What Is a POS Plan? Health Insurance Explained

A POS (Point of Service) plan is a type of health insurance that blends features of HMOs and PPOs. It gives you a primary care doctor who coordinates your care and requires referrals to see specialists, like an HMO, but also lets you go outside the plan’s network for a higher cost, like a PPO. About 9% of covered workers in the U.S. are enrolled in a POS plan as of 2025, making it less common than PPOs or high-deductible plans but still a meaningful option, especially at smaller employers.

How a POS Plan Works

The defining feature of a POS plan is the “point of service” choice you make every time you need care. At each visit, you decide whether to stay in your plan’s provider network or go outside it. Staying in-network keeps your costs low. Going out-of-network is allowed, but you’ll pay significantly more for it.
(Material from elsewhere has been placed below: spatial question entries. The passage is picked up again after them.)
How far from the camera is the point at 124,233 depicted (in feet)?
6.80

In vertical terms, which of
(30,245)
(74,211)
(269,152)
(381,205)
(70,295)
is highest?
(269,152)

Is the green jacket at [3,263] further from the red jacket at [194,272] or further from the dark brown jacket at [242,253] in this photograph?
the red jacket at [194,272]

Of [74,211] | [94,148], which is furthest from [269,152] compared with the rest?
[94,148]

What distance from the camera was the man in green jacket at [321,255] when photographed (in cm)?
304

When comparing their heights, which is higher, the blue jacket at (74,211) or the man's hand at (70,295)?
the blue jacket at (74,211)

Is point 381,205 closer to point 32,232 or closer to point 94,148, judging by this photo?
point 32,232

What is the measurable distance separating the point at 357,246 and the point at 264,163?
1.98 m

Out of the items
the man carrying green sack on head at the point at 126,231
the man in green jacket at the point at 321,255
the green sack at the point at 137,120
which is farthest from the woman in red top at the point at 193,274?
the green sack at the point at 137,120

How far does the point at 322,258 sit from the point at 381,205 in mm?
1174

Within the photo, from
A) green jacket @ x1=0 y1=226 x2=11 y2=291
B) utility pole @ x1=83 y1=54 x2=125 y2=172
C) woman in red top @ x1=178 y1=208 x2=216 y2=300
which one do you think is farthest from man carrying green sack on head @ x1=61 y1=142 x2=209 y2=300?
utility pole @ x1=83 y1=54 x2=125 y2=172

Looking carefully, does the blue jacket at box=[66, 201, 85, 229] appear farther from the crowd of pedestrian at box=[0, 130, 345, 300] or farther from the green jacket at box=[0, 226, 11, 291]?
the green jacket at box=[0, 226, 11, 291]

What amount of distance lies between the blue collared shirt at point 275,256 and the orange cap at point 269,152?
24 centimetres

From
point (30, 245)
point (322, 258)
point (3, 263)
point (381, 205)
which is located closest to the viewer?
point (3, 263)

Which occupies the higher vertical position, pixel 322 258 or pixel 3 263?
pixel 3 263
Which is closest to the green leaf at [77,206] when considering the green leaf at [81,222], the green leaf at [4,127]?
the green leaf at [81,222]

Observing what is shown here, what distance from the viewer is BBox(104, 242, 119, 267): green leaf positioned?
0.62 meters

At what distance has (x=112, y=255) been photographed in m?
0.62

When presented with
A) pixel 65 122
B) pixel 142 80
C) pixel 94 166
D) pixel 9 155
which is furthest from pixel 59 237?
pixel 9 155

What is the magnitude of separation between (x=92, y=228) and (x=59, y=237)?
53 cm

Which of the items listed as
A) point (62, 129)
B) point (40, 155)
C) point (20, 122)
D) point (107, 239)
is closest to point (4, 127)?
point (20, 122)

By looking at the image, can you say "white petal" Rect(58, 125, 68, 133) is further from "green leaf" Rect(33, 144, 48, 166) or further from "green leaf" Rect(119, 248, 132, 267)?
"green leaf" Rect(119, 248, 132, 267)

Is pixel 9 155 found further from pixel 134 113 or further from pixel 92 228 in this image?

When you enroll, you choose a primary care provider (PCP) from the plan’s network. That PCP becomes your main point of contact for all non-emergency health needs. If you need to see a specialist, your PCP submits a referral to your insurance company before the visit. The referral takes effect immediately once submitted, and if you need to see a different provider in the same specialty at the same practice, a separate referral usually isn’t required.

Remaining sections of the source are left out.